Sunday, December 22, 2019

Movie with Abe: Portrait of a Lady on Fire

Portrait of a Lady on Fire
Directed by Céline Sciamma
Released December 6, 2019

There is a permanence that exists with a painting that isn’t the same as its evolutionary successor, the photograph. The act of sitting for a portrait means that minute, precise details need to be expressly noticed and incorporated by an artist rather than merely captured automatically with the click of a button. The disadvantage, of course, is that a painting might not exactly resemble its subject due to its two-dimensional nature, but if the right combination of effort and passion go into a work, it can live on for generations, keeping the essence of the person pictured alive long past their natural years.

In the eighteenth century, a young painted named Marianne (Noémie Merlant) is brought to the island of Brittany and commissioned to create a portrait of Héloïse (Adèle Haenel), who is set to be married soon, by her mother.
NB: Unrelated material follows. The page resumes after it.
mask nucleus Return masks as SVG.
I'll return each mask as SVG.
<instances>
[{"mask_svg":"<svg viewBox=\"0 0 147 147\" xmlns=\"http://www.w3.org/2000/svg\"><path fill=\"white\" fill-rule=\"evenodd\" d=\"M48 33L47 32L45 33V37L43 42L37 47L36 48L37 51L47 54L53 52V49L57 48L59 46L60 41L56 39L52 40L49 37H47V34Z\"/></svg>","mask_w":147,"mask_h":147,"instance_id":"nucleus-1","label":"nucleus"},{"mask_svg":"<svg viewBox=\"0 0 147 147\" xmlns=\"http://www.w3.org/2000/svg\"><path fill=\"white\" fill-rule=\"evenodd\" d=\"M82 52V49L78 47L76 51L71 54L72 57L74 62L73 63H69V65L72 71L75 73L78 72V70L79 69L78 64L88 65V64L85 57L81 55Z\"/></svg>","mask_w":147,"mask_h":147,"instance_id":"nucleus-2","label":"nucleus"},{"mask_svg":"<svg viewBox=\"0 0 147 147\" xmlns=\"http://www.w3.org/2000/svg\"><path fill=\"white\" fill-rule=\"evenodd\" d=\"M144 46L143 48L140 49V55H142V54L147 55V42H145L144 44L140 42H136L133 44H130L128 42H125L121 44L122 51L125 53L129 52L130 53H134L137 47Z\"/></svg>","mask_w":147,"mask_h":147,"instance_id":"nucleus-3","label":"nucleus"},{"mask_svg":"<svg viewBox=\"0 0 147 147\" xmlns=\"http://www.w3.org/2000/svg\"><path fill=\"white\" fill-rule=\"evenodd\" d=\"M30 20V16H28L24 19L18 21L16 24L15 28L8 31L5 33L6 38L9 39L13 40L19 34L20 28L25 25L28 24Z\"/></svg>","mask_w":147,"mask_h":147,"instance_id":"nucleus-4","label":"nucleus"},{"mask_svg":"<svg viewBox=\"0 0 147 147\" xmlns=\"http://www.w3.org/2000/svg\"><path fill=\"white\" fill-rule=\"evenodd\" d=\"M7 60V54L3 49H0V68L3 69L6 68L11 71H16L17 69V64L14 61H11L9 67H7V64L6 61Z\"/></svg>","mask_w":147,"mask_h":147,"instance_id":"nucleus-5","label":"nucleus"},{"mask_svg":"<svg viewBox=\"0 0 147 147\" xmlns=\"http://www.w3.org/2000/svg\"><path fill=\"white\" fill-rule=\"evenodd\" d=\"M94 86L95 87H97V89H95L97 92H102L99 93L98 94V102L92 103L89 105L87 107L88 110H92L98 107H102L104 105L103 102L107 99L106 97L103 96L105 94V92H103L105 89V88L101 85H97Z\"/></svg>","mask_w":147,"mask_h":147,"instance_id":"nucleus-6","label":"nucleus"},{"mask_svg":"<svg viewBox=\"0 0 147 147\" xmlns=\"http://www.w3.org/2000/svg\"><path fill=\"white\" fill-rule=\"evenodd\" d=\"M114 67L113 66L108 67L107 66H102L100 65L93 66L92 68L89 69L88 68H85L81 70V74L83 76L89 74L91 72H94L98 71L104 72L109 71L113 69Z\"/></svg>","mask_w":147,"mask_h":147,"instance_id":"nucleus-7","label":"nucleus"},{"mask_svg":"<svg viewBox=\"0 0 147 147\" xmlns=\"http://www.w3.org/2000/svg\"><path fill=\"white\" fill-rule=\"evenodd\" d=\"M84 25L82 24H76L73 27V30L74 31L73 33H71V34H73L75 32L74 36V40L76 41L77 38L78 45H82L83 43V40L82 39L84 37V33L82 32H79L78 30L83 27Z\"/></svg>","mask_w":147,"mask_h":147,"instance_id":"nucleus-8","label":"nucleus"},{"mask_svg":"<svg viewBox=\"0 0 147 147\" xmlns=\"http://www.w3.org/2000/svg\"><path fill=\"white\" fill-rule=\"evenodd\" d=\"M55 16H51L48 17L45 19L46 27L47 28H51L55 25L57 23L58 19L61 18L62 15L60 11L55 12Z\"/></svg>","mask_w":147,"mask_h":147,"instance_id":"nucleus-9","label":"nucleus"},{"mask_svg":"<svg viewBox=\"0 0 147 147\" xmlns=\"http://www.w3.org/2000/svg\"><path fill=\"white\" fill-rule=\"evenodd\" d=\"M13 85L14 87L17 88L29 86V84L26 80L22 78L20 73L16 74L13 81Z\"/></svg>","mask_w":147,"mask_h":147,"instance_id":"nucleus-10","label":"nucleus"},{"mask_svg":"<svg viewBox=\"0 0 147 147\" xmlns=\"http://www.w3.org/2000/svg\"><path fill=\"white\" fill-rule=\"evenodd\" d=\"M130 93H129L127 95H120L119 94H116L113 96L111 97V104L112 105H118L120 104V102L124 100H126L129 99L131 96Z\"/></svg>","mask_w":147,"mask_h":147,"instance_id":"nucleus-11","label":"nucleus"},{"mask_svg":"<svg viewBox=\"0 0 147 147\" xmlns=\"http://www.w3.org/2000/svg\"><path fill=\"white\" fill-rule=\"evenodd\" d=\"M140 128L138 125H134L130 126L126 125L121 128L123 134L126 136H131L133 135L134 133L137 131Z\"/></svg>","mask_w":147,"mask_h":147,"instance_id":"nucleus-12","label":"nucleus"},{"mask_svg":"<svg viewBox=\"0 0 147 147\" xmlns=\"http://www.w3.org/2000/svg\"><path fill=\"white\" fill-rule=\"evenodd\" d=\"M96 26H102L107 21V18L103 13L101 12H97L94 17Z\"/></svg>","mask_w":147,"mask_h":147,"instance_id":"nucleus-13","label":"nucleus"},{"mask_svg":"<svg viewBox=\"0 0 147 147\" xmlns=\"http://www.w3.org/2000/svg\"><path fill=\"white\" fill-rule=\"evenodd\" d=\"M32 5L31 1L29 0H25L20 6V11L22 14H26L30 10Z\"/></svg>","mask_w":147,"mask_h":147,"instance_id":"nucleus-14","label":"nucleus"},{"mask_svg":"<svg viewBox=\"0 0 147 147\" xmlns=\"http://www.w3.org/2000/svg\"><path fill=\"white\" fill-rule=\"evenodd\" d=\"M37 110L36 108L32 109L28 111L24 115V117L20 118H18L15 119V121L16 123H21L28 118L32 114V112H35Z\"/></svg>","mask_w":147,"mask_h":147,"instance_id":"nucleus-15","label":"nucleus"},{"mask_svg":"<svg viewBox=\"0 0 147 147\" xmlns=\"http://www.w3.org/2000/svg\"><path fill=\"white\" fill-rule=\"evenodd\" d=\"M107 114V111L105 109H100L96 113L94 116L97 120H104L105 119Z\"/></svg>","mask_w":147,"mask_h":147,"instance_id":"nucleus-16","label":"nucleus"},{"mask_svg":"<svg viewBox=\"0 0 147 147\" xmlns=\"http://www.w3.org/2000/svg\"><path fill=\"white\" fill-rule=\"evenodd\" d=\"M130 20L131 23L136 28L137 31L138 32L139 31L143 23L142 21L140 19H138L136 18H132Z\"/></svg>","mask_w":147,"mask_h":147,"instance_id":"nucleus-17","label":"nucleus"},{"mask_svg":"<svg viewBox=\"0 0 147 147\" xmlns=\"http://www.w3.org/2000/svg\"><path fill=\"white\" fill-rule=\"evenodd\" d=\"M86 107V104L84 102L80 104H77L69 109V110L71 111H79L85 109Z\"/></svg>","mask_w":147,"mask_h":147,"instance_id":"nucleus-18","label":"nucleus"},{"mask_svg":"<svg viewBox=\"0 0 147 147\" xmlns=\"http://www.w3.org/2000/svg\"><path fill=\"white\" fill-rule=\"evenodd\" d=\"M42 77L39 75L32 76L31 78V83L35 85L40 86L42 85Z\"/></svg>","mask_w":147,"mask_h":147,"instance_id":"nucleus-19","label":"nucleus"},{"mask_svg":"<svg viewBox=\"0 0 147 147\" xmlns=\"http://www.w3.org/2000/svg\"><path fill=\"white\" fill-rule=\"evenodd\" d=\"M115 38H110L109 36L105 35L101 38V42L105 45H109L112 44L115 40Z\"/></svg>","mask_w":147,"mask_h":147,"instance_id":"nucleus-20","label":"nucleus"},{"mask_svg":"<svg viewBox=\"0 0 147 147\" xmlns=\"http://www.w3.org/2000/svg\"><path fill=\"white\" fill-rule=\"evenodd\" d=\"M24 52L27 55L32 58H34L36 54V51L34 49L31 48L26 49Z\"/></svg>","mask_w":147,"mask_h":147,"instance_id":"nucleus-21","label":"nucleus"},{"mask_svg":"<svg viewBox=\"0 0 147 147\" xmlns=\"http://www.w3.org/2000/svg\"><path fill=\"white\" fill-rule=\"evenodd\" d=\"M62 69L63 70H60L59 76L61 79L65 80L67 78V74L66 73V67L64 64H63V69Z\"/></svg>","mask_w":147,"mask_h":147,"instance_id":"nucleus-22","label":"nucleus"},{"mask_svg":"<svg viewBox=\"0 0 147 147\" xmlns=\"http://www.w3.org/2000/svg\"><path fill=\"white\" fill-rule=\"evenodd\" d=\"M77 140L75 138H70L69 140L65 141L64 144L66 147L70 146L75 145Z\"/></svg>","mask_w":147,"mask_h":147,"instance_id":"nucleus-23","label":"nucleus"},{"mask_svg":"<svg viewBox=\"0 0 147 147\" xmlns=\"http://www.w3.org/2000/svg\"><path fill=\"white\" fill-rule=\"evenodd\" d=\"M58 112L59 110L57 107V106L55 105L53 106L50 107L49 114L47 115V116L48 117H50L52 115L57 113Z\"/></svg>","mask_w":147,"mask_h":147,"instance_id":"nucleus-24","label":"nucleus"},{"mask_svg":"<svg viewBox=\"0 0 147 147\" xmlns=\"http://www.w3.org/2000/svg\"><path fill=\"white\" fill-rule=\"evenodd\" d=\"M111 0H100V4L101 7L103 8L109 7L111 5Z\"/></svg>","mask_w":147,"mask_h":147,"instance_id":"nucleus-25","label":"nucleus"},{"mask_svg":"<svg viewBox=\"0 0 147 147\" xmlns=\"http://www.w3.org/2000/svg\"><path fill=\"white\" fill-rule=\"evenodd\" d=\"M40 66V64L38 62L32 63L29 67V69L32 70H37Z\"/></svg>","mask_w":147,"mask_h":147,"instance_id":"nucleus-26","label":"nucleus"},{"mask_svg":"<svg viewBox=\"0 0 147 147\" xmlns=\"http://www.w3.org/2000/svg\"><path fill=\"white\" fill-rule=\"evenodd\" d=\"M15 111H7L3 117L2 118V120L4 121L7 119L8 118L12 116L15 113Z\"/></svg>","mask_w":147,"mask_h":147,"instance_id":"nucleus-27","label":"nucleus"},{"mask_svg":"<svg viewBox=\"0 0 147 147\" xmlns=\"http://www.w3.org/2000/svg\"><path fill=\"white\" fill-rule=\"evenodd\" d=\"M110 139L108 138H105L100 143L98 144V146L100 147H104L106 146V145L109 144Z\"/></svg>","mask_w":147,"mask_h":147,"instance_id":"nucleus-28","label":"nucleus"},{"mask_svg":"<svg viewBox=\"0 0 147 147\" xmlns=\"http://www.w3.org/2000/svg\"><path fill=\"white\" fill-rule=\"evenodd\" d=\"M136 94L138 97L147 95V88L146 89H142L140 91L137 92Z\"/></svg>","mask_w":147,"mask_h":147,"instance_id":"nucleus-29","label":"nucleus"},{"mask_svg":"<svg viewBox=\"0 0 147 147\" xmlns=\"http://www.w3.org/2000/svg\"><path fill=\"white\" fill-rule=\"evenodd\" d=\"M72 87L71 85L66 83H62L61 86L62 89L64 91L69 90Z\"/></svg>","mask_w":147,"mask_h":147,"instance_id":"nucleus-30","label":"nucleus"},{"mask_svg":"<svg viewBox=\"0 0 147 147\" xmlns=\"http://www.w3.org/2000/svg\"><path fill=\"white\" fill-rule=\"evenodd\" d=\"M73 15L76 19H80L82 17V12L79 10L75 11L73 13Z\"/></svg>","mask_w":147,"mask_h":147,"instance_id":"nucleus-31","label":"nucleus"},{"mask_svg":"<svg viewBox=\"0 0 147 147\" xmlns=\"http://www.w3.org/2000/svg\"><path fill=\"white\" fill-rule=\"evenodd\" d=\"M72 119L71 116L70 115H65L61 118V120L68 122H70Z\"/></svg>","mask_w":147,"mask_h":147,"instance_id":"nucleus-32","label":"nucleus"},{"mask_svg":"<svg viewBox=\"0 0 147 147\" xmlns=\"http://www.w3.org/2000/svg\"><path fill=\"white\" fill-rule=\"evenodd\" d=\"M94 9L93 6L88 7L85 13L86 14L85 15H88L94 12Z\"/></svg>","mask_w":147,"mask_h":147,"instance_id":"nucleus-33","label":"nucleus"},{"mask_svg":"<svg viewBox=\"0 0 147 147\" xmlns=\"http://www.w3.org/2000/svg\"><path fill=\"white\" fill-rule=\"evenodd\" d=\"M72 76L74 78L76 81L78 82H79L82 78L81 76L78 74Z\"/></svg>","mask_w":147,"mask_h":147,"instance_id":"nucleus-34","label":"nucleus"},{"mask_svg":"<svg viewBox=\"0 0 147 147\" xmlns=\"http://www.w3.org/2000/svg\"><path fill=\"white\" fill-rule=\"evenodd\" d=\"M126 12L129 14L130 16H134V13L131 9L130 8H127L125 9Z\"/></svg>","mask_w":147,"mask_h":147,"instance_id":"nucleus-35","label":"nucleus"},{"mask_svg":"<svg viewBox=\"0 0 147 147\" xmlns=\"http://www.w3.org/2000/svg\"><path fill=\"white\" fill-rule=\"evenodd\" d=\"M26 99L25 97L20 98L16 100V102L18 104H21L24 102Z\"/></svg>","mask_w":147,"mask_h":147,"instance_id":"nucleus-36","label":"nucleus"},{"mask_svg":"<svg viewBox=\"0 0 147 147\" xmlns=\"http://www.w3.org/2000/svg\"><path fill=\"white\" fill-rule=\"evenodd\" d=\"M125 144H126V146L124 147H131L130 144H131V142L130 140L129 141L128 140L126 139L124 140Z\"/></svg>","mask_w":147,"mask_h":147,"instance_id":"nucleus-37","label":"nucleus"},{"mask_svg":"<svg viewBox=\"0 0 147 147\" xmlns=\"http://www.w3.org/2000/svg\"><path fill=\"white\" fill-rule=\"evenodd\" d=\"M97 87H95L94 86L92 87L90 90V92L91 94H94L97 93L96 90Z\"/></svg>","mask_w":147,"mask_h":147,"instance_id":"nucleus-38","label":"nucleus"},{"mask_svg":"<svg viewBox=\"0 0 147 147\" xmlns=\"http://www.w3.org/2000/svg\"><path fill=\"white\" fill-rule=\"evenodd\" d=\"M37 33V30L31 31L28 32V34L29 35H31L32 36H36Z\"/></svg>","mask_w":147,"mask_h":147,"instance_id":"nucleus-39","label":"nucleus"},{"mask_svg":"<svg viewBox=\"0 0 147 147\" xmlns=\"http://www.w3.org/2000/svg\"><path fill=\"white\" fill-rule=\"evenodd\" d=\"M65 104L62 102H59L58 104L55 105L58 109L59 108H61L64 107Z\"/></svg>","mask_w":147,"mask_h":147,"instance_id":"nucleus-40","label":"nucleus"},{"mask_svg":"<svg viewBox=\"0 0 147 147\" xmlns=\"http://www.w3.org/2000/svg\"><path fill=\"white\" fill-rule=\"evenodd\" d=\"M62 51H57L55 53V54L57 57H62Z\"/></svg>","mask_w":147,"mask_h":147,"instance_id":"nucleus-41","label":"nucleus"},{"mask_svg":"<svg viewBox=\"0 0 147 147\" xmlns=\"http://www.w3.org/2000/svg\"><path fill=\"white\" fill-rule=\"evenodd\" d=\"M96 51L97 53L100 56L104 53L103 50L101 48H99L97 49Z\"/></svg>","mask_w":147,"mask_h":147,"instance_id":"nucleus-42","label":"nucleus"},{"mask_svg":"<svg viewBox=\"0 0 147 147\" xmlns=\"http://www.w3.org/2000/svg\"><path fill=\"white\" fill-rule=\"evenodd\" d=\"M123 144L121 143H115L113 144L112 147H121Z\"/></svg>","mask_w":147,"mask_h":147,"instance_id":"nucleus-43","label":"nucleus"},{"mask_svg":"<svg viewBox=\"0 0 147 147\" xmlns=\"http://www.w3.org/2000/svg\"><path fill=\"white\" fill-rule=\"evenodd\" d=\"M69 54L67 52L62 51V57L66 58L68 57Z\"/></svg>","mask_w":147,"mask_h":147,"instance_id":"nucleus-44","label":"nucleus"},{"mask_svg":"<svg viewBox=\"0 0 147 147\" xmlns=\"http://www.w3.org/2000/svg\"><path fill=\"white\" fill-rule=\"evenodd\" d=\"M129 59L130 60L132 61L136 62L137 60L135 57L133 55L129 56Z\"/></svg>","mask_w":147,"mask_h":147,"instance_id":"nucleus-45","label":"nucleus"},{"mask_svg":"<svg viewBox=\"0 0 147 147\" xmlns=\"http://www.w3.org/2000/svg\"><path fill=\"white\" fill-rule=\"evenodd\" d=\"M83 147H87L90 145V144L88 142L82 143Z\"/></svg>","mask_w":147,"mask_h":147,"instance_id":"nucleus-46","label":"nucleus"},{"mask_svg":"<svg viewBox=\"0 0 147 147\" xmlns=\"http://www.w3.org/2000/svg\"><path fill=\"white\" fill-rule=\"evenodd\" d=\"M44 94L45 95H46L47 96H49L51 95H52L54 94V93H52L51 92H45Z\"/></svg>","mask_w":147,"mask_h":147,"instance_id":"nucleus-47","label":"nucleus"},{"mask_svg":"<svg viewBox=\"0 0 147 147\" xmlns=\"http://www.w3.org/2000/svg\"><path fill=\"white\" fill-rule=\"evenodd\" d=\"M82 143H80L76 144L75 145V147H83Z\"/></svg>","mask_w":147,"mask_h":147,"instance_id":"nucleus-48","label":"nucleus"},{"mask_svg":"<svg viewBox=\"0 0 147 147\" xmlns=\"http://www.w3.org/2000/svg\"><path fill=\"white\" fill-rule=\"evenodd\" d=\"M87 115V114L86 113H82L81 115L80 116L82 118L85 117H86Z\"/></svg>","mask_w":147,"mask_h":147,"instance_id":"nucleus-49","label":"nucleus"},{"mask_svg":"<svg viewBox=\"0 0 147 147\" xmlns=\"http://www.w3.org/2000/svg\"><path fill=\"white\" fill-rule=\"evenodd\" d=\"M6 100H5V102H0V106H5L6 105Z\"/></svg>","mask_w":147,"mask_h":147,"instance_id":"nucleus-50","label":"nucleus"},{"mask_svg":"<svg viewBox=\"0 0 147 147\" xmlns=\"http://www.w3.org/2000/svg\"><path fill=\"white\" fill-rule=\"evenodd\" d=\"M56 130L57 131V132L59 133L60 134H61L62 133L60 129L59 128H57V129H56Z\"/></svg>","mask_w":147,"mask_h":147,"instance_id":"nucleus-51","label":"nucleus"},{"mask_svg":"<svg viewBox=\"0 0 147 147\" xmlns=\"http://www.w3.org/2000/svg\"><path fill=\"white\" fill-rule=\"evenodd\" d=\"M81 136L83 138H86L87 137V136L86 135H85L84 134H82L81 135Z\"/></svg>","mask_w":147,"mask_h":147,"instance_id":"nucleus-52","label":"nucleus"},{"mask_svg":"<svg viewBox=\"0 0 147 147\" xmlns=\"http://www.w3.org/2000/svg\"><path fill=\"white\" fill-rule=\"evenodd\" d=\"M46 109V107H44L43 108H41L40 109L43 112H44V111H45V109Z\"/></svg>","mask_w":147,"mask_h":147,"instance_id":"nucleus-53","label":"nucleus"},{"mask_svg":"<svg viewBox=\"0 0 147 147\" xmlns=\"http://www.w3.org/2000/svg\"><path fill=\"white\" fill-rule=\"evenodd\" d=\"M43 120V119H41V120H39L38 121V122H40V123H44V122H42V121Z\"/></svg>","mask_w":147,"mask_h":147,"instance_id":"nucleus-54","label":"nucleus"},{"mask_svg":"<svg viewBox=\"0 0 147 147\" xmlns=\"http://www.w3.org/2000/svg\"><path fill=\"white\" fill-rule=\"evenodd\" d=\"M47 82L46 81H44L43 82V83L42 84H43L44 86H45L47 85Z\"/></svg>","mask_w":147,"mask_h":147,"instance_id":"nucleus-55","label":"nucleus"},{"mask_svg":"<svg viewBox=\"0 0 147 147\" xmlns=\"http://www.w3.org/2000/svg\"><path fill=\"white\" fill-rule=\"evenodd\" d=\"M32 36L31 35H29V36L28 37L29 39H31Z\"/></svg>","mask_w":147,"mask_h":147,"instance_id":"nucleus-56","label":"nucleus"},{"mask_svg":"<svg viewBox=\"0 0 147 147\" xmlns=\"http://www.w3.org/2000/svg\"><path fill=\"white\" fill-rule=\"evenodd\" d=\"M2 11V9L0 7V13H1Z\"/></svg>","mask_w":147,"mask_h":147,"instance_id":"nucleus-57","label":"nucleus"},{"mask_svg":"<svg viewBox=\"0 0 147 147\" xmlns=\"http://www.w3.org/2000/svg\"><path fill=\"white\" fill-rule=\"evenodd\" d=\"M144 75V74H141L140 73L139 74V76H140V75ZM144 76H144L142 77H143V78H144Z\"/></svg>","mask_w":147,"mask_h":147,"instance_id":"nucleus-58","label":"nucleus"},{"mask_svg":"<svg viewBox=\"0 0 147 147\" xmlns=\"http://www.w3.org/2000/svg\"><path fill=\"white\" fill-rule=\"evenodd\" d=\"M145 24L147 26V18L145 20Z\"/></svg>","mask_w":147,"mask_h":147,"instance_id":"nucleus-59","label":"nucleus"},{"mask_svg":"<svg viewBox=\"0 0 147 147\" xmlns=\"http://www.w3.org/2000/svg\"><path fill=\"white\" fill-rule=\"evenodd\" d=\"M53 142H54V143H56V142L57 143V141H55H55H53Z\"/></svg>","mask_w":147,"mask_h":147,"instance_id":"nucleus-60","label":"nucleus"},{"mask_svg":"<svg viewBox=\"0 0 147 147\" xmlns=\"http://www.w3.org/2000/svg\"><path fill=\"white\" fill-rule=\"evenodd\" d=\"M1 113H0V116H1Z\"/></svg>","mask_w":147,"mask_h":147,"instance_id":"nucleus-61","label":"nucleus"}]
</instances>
After learning that Héloïse has adamantly refused to sit for previous hires, Marianne becomes her walking companion to gain her trust. Their relationship develops into something neither of them expected as they forge a bond and a forbidden relationship that makes Héloïse, critical of Marianne’s first effort because she wasn’t aware that she was there to be paint her, eager to spend any time she can with the one person in her life who seems interested in getting to know what she wants.
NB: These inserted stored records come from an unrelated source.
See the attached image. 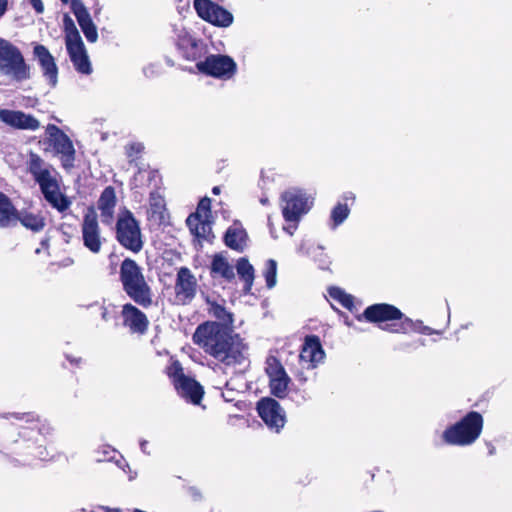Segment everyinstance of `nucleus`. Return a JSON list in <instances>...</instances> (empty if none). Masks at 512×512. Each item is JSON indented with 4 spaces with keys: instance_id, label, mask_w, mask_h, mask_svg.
Masks as SVG:
<instances>
[{
    "instance_id": "obj_1",
    "label": "nucleus",
    "mask_w": 512,
    "mask_h": 512,
    "mask_svg": "<svg viewBox=\"0 0 512 512\" xmlns=\"http://www.w3.org/2000/svg\"><path fill=\"white\" fill-rule=\"evenodd\" d=\"M212 313L220 322L200 324L193 334V342L226 366L247 367L248 346L233 330V315L220 305L213 306Z\"/></svg>"
},
{
    "instance_id": "obj_2",
    "label": "nucleus",
    "mask_w": 512,
    "mask_h": 512,
    "mask_svg": "<svg viewBox=\"0 0 512 512\" xmlns=\"http://www.w3.org/2000/svg\"><path fill=\"white\" fill-rule=\"evenodd\" d=\"M120 281L127 296L136 304L147 308L153 302V293L141 267L132 259L126 258L120 265Z\"/></svg>"
},
{
    "instance_id": "obj_3",
    "label": "nucleus",
    "mask_w": 512,
    "mask_h": 512,
    "mask_svg": "<svg viewBox=\"0 0 512 512\" xmlns=\"http://www.w3.org/2000/svg\"><path fill=\"white\" fill-rule=\"evenodd\" d=\"M483 426V416L477 411H470L459 421L448 426L443 431L441 438L445 444L450 446H471L479 439Z\"/></svg>"
},
{
    "instance_id": "obj_4",
    "label": "nucleus",
    "mask_w": 512,
    "mask_h": 512,
    "mask_svg": "<svg viewBox=\"0 0 512 512\" xmlns=\"http://www.w3.org/2000/svg\"><path fill=\"white\" fill-rule=\"evenodd\" d=\"M313 206V197L302 189L292 188L281 196L282 215L286 222L283 230L293 235L298 224Z\"/></svg>"
},
{
    "instance_id": "obj_5",
    "label": "nucleus",
    "mask_w": 512,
This film features a few supporting characters, like Héloïse’s mother (Valeria Golino) and Sophie (Luàna Bajrami), a maid, but this is largely a two-person story. For Marianne, Héloïse’s reputation precedes her, and their first actual meeting finds Marianne walking directly behind Héloïse out to the beautiful cliffs and seashore, glimpsing her only briefly as she leaves her guard up. Future walks find them shielding their faces from the wind, and gradually they begin to open up, both literally and metaphorically, with each other, discovering comfort in being intimate together in a way that no one could possibly understand. It’s a stirring tale of passion and affection that grows out of crippling isolation.

The two lead performances here are terrific. Merlant is subdued and intentional as she reacts to surprising elements of her situation when she first arrives and learns of her subject, and reveals a hidden warmth when Marianne finds a friendly face on the other side of her brush. Haenel is wonderfully reserved, saying so much with no more than a small smile and grasping Héloïse’s power to influence her enchanted new friend. Cinematographer Claire Mathon makes tremendous use of light and the landscape, and this film has an intoxicating, timeless feel as a result. As its characters do with each other, it’s easy to get swept away by this beautiful and mesmerizing romance.